En direct du poste frontière de El Tarajal à Ceuta...
Bousculades à la frontière |
Ces dernières années la pression migratoire s'est
amplifiée sur l'enclave espagnole de Ceuta, depuis que le passage
des réfugiés et immigrés s'est ralenti en Grèce. On assiste en même temps à un accroissement du trafic transfrontalier
entre Ceuta et la province marocaine de Tétouan. Ces 2 phénomènes
se conjuguent, en particulier sur le poste
frontière de El
Tarajal (Bab
Septa
pour les marocains). Le manque d'effectifs de la Police et de la
Guardia Civil est évident pour surveiller les 8 km du grillage de la
frontière le long desquels des groupes de migrants tentent de passer
en force, mais aussi pour gérer le passage des quelques 10 000
porteadores
et 15 000 véhicules quotidiens au poste frontière ; en tout 30
000 personnes passent chaque jour. Le manque d'infrastructures à ce
passage de El
Tarajal
a fait que la frontière, tout au long de l'année 2017, a été
complètement engorgée.
Des porteadoras et leurs ballots de marchandises |
En février 2017, un nouveau passage appelé
Tarajal II, a été enfin ouvert spécialement pour les piétons mais
il a eu comme effet d'attirer encore plus de monde car il débouche
directement sur le Polygone où viennent s'approvisionner les
porteadores1.
Des
bousculades inévitables se sont produites qui ont causé la mort de
deux femmes au mois d'août.
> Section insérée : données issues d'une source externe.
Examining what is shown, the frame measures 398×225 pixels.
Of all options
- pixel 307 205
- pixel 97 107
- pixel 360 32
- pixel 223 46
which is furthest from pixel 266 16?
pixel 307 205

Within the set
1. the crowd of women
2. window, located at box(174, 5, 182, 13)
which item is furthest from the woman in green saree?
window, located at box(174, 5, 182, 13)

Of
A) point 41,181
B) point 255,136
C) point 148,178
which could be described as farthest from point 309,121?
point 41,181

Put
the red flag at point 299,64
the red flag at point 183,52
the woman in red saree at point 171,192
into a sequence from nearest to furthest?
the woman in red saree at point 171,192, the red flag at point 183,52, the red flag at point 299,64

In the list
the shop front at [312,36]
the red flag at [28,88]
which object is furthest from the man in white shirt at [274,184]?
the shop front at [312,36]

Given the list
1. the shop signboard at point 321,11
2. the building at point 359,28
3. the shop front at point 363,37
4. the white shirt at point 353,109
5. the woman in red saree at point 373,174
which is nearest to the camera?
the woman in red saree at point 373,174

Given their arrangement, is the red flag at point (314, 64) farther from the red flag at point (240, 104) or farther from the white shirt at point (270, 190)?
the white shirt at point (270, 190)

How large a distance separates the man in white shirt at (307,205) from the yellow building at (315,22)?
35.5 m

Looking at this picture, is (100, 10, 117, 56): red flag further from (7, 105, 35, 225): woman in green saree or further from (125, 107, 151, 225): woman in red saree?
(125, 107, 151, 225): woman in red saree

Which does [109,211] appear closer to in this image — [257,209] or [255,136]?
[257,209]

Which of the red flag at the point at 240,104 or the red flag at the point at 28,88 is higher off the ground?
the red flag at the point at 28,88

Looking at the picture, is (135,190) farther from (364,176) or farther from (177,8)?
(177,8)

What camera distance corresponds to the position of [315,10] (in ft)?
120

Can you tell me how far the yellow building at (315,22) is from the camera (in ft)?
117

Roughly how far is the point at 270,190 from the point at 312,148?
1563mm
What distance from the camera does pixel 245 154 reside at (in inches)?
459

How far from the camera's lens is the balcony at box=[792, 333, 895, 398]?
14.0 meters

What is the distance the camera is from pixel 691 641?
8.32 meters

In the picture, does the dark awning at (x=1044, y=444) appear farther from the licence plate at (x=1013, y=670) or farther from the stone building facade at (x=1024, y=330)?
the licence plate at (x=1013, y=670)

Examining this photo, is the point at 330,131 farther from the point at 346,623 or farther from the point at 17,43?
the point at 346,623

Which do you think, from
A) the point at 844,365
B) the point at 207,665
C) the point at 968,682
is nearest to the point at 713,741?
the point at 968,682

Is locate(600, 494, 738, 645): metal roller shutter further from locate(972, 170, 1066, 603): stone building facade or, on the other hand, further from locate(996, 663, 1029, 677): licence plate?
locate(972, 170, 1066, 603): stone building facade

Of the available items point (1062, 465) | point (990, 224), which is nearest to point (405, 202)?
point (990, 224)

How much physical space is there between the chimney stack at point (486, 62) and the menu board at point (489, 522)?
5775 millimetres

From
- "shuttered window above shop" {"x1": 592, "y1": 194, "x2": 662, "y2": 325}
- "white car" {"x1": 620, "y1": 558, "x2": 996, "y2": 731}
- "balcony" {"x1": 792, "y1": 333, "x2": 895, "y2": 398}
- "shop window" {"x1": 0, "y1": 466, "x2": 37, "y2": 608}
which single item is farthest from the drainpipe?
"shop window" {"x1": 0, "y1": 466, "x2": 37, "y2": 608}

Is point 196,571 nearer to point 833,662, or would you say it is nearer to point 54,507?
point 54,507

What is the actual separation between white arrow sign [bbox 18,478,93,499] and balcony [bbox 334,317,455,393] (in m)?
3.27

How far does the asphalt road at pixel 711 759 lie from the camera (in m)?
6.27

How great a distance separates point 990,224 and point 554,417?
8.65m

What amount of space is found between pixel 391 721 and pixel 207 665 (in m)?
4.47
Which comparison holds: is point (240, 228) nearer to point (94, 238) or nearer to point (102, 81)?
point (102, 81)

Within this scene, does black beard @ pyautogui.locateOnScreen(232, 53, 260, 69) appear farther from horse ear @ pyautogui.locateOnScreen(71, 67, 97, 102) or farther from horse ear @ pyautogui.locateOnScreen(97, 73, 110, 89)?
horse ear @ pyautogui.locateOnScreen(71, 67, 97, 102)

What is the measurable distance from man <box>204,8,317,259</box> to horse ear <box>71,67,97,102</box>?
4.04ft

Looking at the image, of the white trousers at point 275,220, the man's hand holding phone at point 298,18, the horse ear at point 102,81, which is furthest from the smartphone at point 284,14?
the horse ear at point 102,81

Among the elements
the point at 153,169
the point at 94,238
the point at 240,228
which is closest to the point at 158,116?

Les autorités, tant espagnoles que
marocaines, ont été obligées de fermer à plusieurs reprises ce
passage pour des raisons de sécurité. Cet afflux de personnes
provoque un véritable problème humanitaire que des ONG dénoncent
en Espagne.
Le
modèle économique de Ceuta est-il dépassé ?
Dès
les années 2000, on a envisagé une reconversion de l'économie
ceuti
en vue de l'Accord Euro-méditerranéen avec le Maroc qui devait
supprimer les barrières douanières entre l'U. E. et le Maroc en
2012, mais en 2017 cet accord n'est toujours pas entré en
vigueur...On a cependant vu ce commerce
atypique
(euphémisme espagnol pour parler de la contrebande) se transformer
pour une plus grande rentabilité : dans les années 2000, les
porteadores
entraient
à Ceuta pour vendre des légumes ou du poisson et repartaient
chargés de produits de première nécessité qu'ils revendaient au
Maroc. Aujourd'hui, ils n'entrent plus dans la ville de Ceuta et se
contentent d'aller directement au Polygone où on les charge de
ballots déjà préparés pour un montant pouvant varier de 50 à 130
€ suivant la demande. Grâce à ces femmes et à ces hommes, les
marchandises qui arrivent dans le port de Ceuta se transforment
directement en exportations vers le Maroc, sans taxes
douanières, puisqu'il n'y a pas de douane marocaine à El
Tarajal.
Sur la plage de El Tarajal, les porteadoras attendent leur tour pour passer la frontière |
Selon
les autorités espagnoles, ce sont près de 45 000 personnes qui
vivent de ce « commerce » dans la région de Tétouan. À
Castillejos (Fnideq
pour les marocains), près de la frontière, la population est passée
de 34 000 en 1994 à 80 000 en 2017 pour profiter de cette opportunité de travail.
Tout
le monde en est bien conscient : trouver une alternative pour
ces milliers de marocains pauvres, impliquerait de développer
l'économie de cette province particulièrement « déprimée ».
Comment
est géré l'afflux d'immigrés sur la frontière de Ceuta ?
un groupe d'immigrés subsahariens tente de passer la frontière de Ceuta |
L'Espagne
et le Maroc coopèrent étroitement pour faire face à ce problème
mais plutôt que d'une recherche de solution, il s'agit pour les 2
pays de fermer plus hermétiquement la frontière et parfois ont lieu
des expulsions immédiates qui sont dénoncées comme illégales par
les ONG. En échange de subventions, l'U.E. ne propose que des
solutions assez égoïstes : fixer les migrants dans des camps
sur les côtes sud de la Méditerranée (Turquie, Libye, Maroc) pour
ne pas avoir à gérer cet afflux de personnes sur son territoire.
1On
appelle ainsi les porteurs (ou porteuses) marocains qui viennent
chercher chaque jour d'énormes ballots de marchandises pour les
revendre de l'autre côté de la frontière.